嘉手納飛行場占拠・立て籠もり事件

 沖縄県嘉手納米軍基地。

 

 約20㎢に亘る敷地を持ち、東アジア最大規模の空軍基地とも言われている。

 100機程の軍用機が常駐し、嘉手納町の8割以上を占めているこの基地は、近隣への騒音被害で度々問題になるくらいには活発な軍事施設である。


 空の抑止力たるその場所では、しかし痛いくらいの沈黙が支配者となっていた。

 笑顔の軍服達が、何も口にせず立っている。皆が皆、職務を果たそうと動いていた最中、突如ピタリと動かなくなった。そしてその時と同じ立ち位置に、簡素な笑いを模り不動。

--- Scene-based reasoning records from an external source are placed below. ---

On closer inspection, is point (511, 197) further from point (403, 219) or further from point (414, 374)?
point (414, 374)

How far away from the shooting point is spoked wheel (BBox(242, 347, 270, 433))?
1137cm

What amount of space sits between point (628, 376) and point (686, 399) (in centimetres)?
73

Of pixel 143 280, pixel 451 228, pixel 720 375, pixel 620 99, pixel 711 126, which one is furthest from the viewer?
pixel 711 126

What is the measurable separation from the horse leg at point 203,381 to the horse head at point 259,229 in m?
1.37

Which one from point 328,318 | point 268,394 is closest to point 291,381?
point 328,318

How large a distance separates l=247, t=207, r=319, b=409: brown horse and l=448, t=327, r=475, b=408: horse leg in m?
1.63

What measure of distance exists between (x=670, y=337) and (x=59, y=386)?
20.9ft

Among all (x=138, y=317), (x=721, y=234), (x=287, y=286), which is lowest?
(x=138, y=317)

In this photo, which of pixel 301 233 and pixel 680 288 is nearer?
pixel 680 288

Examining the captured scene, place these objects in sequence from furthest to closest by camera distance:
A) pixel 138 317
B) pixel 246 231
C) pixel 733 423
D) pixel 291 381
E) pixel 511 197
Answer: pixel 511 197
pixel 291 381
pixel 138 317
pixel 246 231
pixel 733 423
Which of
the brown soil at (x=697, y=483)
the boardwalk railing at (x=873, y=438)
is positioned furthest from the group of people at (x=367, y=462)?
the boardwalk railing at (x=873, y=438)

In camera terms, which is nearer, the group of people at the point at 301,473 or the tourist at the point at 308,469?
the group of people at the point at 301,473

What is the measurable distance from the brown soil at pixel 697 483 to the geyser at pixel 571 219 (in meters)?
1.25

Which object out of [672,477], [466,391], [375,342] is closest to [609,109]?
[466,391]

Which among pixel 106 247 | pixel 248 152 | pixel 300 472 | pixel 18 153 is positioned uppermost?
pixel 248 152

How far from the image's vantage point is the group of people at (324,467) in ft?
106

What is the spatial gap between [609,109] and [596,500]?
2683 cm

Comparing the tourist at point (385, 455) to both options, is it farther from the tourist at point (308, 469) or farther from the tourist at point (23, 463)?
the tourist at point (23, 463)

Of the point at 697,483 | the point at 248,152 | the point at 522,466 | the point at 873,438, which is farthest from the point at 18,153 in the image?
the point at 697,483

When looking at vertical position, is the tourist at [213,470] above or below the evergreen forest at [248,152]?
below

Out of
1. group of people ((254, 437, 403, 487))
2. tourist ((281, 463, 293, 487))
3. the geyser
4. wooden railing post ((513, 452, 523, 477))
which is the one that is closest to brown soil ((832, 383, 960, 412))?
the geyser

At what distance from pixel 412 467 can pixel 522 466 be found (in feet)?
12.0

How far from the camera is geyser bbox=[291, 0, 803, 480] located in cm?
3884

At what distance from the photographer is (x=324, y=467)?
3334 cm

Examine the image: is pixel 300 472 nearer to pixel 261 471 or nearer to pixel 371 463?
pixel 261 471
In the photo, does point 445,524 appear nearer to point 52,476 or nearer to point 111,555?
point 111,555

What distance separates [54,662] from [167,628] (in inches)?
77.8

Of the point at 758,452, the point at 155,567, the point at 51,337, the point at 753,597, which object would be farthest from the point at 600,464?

 日頃の騒ぎ振りを知る住民達は、その異変を肌で感じる

 

 こともなく、


 彼らもまた生活の中途で、半端に打ち切られたままだった。

 やはり単純な笑みを浮かべて。


 

 大気を切りながら耳を劈く轟音は無く、

 柔らかに凪ぐ気候が漂う。


 

 彼らはやがて、整列し始めた。

 広く平らな滑走路に、等間隔に並んでいた。

 太陽に向かって笑いかけ、天使が堕ちるのを待つかのように。


 もうじきに、来るだろう。

 歓迎しよう。

 ああそうとも、歓迎しよう。


 害しに来るぞ。

 支配しに来るぞ。


 

 暴虐の王様が、


 やって来る。

 






 音。

 パラパラと。

 この場所では珍しくもないそれ。

 ここからは聞こえないような、遠くか細い空震くうしん

 だが彼らの耳には、はっきりと。

 何故って、それを待っていたから。

 審判は近く、決着が迫る。


 選ばれるのはどちらであるのか。


「「ようこそ御出でくださいました、皇直哉様」」


 人々人ひとひとひとの、その中核。

 それが在った。

 或いは居た。


 染み穢れ無き、まばゆき大布。

 囲んで掲げる、眷属共。

 そのうち二つが声明を詠む。

 戦端を開く鐘を打つ。


「始めましょう」

「始めましょう」



「「我らの4分33秒」」



 その為に彼には、超えて貰う。

 指を跳ね除け手足を落とし、あれやこれやを切り伏せて、

 決戦場まで踏破するのだ。


 障害物で道を作って、自分は寝床にくるまりながら、彼らは王の来訪を待つ。


 それに権威を授けた者に、問いを重ねて真を見る。


 「是」か「否」かのみを返す者へ、ただただ質すのを繰り返す。


 答えを知る事が、彼らの使命なのだから。